All Saints, or All Hallows, is the feast of all the redeemed, known and unknown, who are now in heaven. When the English Reformation took place, the number of saints in the calendar was drastically reduced, with the result that All Saints' Day stood out with a prominence that it had never had before.

This feast day first began in the East, perhaps as early as the 5th century, as commemorating 'the martyrs of the whole world'. A Northern English 9th century calendar named All Hallows as a principal feast, and such it has remained. Down the centuries devotional writers have seen in it the fulfilment of Pentecost and indeed of Christ's redemptive sacrifice and resurrection.

The saints do not belong to any religious tradition, and their lives and witness to Christ can be appreciated by all Christians.

We celebrate All Saints' Day with a Eucharist at 7pm on Wednesday 1st November.

The early Church was slow to dedicate a liturgical day to offering prayers and masses to commemorate the faithful departed. But in time prayers were offered on behalf of dead monks, that they might attain 'the Beatific Vision' through purification, which the Church later described as Purgatory. Odilo, the powerful abbot of Cluny, (d 1049) decreed that All Souls' Day should follow the feast of All Saints' Day.

At least four ancient English dedications are known, the most famous of which are All Souls College, Oxford and the church in Langham Place in London.

In bygone centuries All Souls' Day was certainly uncomfortable for anyone who had wronged a person who had then died. For it was believed that souls in purgatory could appear on earth on this day, in the form of ghosts, witches or toads, to haunt anyone who had wronged them in life.

On a more cheerful note, it was also believed that you could help the dead on this day by almsgiving in cash or in kind. Some of these beliefs seem to have been caught up in the popular customs of Halloween.

This year we are keeping All Souls' Tide on Sunday 5th November with a special service to remember the faithful departed at 4pm.
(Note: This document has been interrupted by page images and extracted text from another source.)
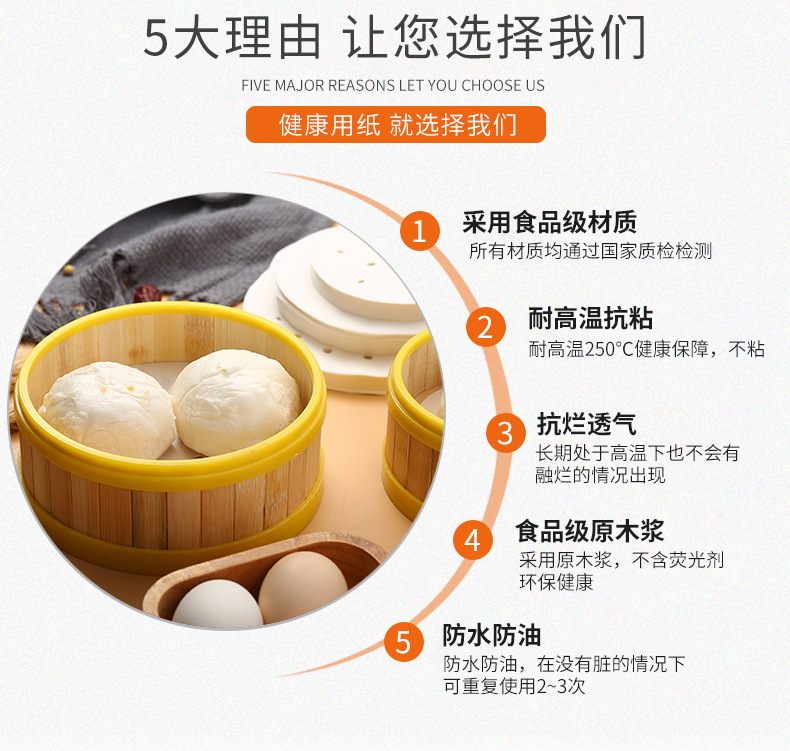 5大理由 让您选择我们

FIVE MAJOR REASONS LET YOU CHOOSE US

健康用纸 就选择我们

1 采用食品级材质
所有材质均通过国家质检检测

2 耐高温抗粘
耐高温250°C健康保障，不粘

3 抗烂透气
长期处于高温下也不会有融烂的情况出现

4 食品级原木浆
采用原木浆，不含荧光剂环保健康

5 防水防油
防水防油，在没有脏的情况下可重复使用2~3次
The names of those who we wish to remember and those who have died recently will be read out and a candle may be light. Do come and support this Service. Also this day we remember one Guy Fawkes - an early terrorist.

Back in 1605 Guy Fawkes managed to stow a good few barrels of gunpowder under the House of Lords without anybody noticing. He was part of a Roman Catholic plot to murder James I of England and his parliament at the state opening. Fortunately, Guy Fawkes was found - and stopped - in time.